Question

Series exercie

Answer 1

\[\sum_{1}^{\infty} \frac{ n }{ n ^{2} +1 }\]

Answer 2

@Owlcoffee

Answer 3

Okay, what's the objective?

Answer 4

to find if it is convergent,conditonally convergent or divergent

Answer 5

@ayeshaafzal221 helped me yesterday with it,I just wanna see another way of solving it

Answer 6

Help?

Answer 7

Hint: use the integral test.

Answer 8

I got it like this: \[\lim_{n \rightarrow \infty} \frac{ \frac{ n }{ n ^{2} } }{ \frac{ n ^{2} }{ n ^{2} +1}} = \lim_{n \rightarrow \infty} \frac{ n }{ 2 } =\frac{ \infty }{ 2 }=0\]

Answer 9

Is my solution right?

Answer 10

You could also use the comparison test :
for \(n\ge 1\), we have \(n^2+1 \le n^2+n^2 = 2n^2\)
\(\implies \dfrac{1}{n^2+1}\ge \dfrac{1}{2n^2}\)
\(\implies \dfrac{n}{n^2+1}\ge \dfrac{n}{2n^2} = \dfrac{1}{2n}\)

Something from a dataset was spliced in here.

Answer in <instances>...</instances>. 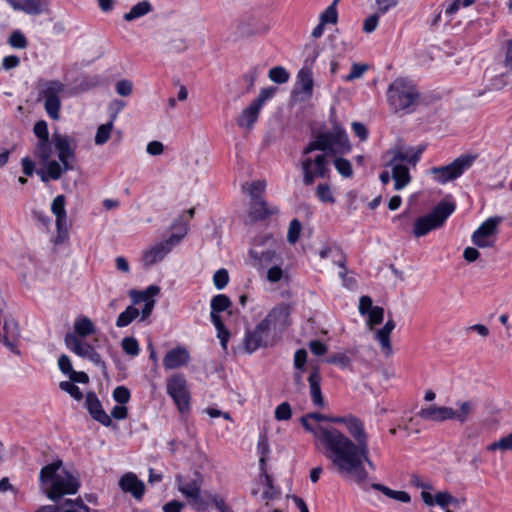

Since \(\sum \dfrac{1}{2n}\) doesn't converge as this is a harmonic series,
the series \(\sum \dfrac{n}{n^2+1}\) doesn't converge by comparison test

Answer 11

So my solution is not right?

Answer 12

I would give you 1/10 for the attempt
because I don't really get what test you have used..

Answer 13

Also why do you think \(\dfrac{\infty}{2}\) is anything close to \(0\) ?

Answer 14

\(\large\frac{n}{n^2+1}\ne\frac{n/n^2}{n^2/n^2+1}\)
so it is not the equivalent series, in any case \(\inf/2=\inf\)

Answer 15

i meant infinite,not 0,sorry

Answer 16

do you know what does it mean to 'converge' or 'diverge' ?

Answer 17

Nope,I know if it dose not equal 0,it means it is divergent,if it is 0,then it's complicated

Answer 18

does*

Answer 19

before trying the convergence tests, you need to know the meaning of terms "convergent sreies" and "divergent series"

Answer 20

can I use L'Hospital for this exercise?

Answer 21

I get 1/2 if I use L'Hospital and it means it is divergent,right?